Fani od kilku tygodni ekscytowali się kto wygra specjalną nagrodę na Fame MMA 13. Szefowie bowiem obiecali, że zwycięzca najbardziej medialnej walki wieczoru otrzyma spersonalizowanego Dodge'a RAM. Wartość tej nagrody ma sięgać ok. 300 tys. złotych.
Po gali Fame MMA 13 podjęli decyzję, że dwóch zawodników sobotniego wydarzenia jest na podobnym poziomie medialności. Dlatego ostateczną decyzję podjęli fani zgromadzeni w Arenie Gliwice.
Decydujące o tym kto dostanie auto była głośność dopingu dla konkretnego zawodnika. mierzona w decybelach. Do tego finałowego starcia zgłoszono Adriana "Polaka" Polańskiego oraz Roberta Pasuta. Zdaniem fanów nie było żadnych wątpliwości i auto trafiło w ręce debiutanta.
- Mój przykład pokazuje, że można stracić wszystko, ale można też się odbudować - mówił szczęśliwy Robert Pasut.

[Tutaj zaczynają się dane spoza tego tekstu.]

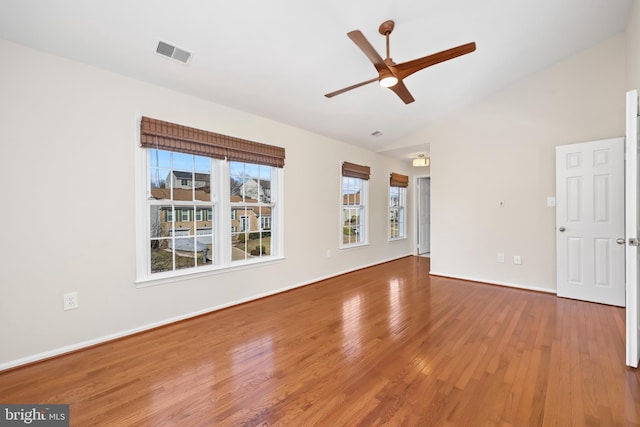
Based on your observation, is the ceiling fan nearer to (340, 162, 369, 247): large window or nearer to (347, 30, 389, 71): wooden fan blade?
(347, 30, 389, 71): wooden fan blade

Po tym werdykcie z decyzją pogodzić się nie mógł Adrian Polański, który zarzucał włodarzom, iż prosząc o doping dla Pasuta bardziej zachęcali fanów do krzyków niż w części przeznaczonej dla niego. To nie spodobało się publiczności, która najpierw go wygwizdała, a następnie skandowano głośno "Pasut, Pasut".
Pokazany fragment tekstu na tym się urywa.